Lately I have been under lots of pressure on every side. And most of the time, I sink into thoughts of failure and the realization that I am not good enough, that I will never measure up. Family, friends, society its everywhere. Its on days like these that I have a hard time accepting my worth in Christ. When the pressures of this world get to me, I hear Satan himself whispering, "You are not worth it. You'll never be happy." and worst of all, "You are a failure, and you'll never amount to anything."

And if truth be told, that is the worst thing I want to hear. All my life, I have always strived for best. I have tried to be the perfect obedient daughter. Not that this is bad, after all, we are to obey our parents.  I have strived for perfection especially in terms of academics. Even after moving to a new country, I tried to keep up with the rest of the kids that are in the United States. And to be honest, many times I find my worth in my achievements. And even to this day, I sometime think that my family and friends value me for how well I do in school.

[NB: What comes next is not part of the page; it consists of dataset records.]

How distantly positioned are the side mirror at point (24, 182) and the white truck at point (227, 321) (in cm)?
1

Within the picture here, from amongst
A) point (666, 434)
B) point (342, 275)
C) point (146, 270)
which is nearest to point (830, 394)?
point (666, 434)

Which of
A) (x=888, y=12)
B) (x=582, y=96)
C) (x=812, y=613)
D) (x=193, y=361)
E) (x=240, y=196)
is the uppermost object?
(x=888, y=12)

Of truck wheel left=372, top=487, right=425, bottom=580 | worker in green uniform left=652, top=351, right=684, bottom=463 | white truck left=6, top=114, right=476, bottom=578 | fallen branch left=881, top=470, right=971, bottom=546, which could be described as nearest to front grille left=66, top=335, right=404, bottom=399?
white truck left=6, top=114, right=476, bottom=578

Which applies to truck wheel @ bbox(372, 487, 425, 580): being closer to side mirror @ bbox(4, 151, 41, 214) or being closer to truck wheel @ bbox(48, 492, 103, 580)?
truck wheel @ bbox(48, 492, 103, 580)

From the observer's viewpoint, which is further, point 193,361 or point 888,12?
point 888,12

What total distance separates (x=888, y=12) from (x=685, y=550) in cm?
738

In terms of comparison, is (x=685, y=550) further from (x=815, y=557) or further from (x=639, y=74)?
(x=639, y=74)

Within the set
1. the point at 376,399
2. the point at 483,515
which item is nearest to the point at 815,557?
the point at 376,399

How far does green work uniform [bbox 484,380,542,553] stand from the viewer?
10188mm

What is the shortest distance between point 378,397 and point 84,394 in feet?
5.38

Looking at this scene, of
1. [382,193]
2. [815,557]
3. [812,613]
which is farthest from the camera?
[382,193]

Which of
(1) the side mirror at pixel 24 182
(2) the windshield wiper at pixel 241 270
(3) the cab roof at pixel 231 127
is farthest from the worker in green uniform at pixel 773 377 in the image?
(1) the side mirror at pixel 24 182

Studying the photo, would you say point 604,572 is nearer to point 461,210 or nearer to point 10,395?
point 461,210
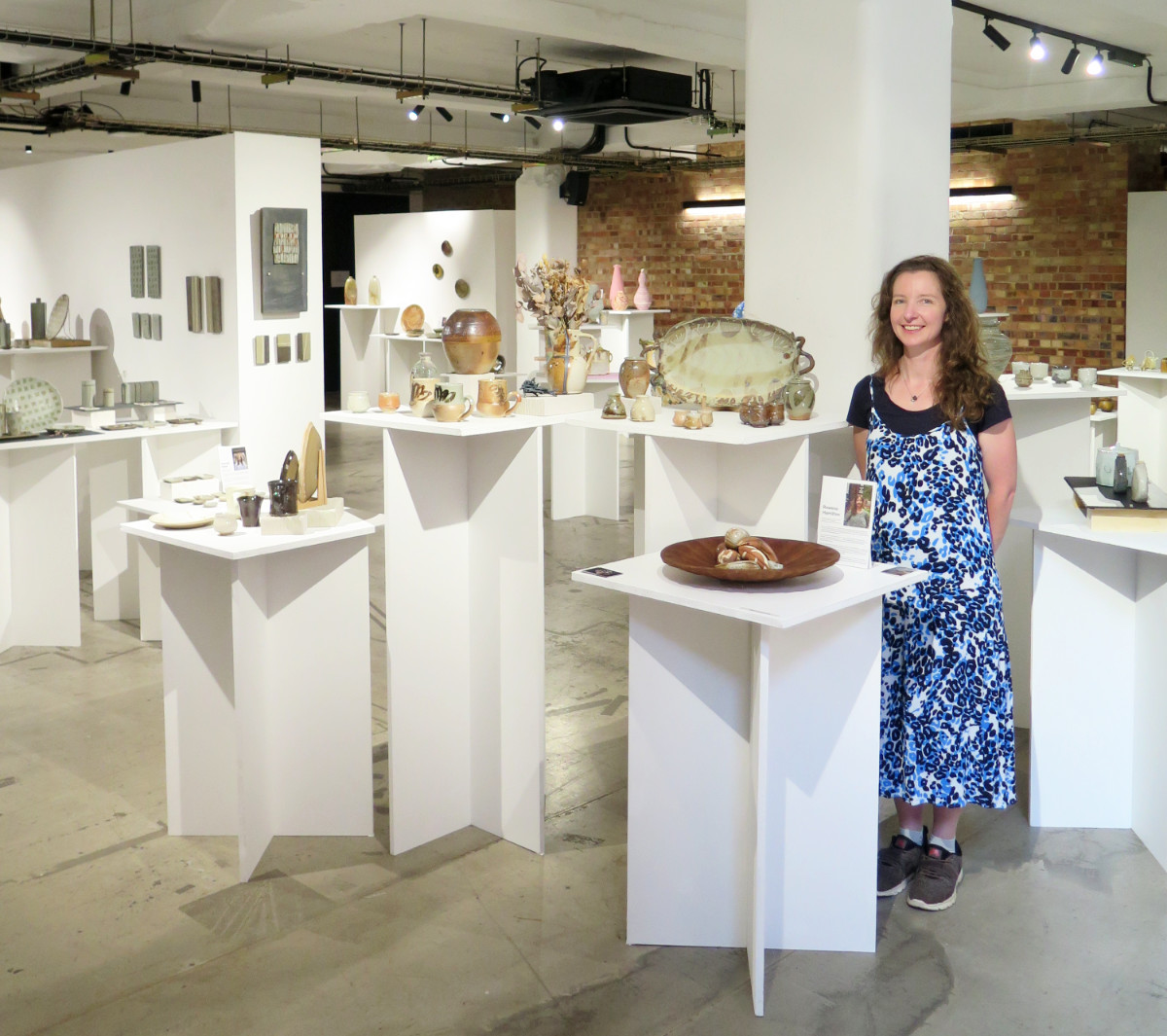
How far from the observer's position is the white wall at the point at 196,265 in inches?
263

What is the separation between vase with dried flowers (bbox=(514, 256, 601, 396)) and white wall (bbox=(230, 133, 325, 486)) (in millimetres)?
3160

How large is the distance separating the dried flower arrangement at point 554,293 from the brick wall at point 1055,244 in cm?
830

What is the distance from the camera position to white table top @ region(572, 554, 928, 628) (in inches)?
104

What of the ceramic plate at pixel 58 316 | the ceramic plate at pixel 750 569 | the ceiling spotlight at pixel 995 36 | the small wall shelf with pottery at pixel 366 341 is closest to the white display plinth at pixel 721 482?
the ceramic plate at pixel 750 569

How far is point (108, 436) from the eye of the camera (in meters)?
5.83

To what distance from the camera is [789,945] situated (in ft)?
10.1

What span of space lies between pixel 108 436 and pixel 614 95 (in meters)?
4.02

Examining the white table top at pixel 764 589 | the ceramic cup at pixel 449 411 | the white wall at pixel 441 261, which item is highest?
the white wall at pixel 441 261

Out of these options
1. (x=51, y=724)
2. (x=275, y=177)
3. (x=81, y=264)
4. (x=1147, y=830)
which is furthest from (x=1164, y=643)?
(x=81, y=264)


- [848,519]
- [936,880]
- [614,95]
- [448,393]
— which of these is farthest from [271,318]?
[936,880]

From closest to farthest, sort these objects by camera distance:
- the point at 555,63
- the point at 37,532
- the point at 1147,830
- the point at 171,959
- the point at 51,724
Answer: the point at 171,959, the point at 1147,830, the point at 51,724, the point at 37,532, the point at 555,63

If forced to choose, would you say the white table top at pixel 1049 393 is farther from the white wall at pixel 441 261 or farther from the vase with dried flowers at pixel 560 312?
the white wall at pixel 441 261

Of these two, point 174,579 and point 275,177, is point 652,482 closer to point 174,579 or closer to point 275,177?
point 174,579

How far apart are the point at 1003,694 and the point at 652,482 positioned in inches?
42.8
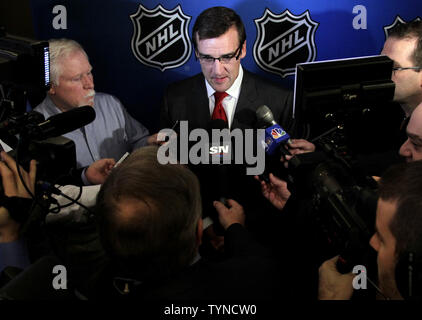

Although I have been a Christian for many years, it is hard to let go of this performance mindset. It is hard to realize that Jesus loves me in spite of myself. "Can I show you how many verses I have memorized? How many people I have helped. I prayed for an hour today. Aren't You proud of me God? Don't You love me now?" 


Some days, it seems as though Satan's whispers overpower the gentle cry of the Lamb of God.

But Jesus died for me. 2000 years ago. Before I could speak, before I was born. Before I could do anything to make Him proud of me, He proved to me my worth. He died for me - to take upon Himself my punishment - even when I was His enemy, He loved me.

He loves me. not because I get A's. not because I got into a good school. not because I have a great career. He loves me, just because I am His.

I am driven to my knees on days like today. on my knees, I find myself at the cross. at the safest and most secure place.